▶ GIVEN INSTRUCTION
Set down word for word the stretch of rows below, from the line containing "Among the objects" through the final row.

**** TASK MATERIAL

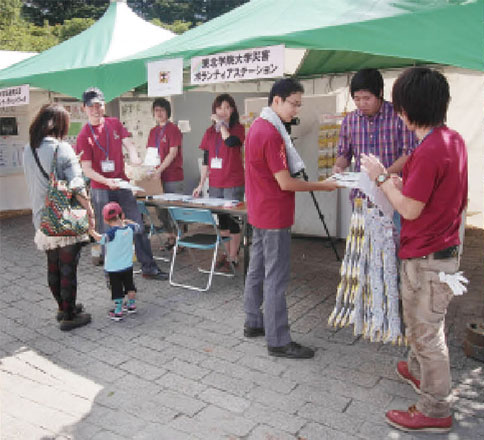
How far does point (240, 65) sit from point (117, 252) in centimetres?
189

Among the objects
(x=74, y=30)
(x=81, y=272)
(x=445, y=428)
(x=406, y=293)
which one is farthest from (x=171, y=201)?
(x=74, y=30)

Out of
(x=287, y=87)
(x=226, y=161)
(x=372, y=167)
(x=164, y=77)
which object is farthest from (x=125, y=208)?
(x=372, y=167)

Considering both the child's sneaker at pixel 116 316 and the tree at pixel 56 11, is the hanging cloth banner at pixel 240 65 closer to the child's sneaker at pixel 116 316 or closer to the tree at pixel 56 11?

********

▶ THE COMPLETED TASK
Among the objects
(x=74, y=30)
(x=81, y=272)
(x=445, y=428)
(x=406, y=293)
which one is farthest from (x=171, y=201)?
(x=74, y=30)

Out of
(x=287, y=87)
(x=226, y=161)
(x=372, y=167)
(x=164, y=77)
which object is farthest from (x=125, y=208)?
(x=372, y=167)

Considering both the child's sneaker at pixel 116 316 and the tree at pixel 56 11, is the hanging cloth banner at pixel 240 65 closer to the child's sneaker at pixel 116 316 or closer to the tree at pixel 56 11?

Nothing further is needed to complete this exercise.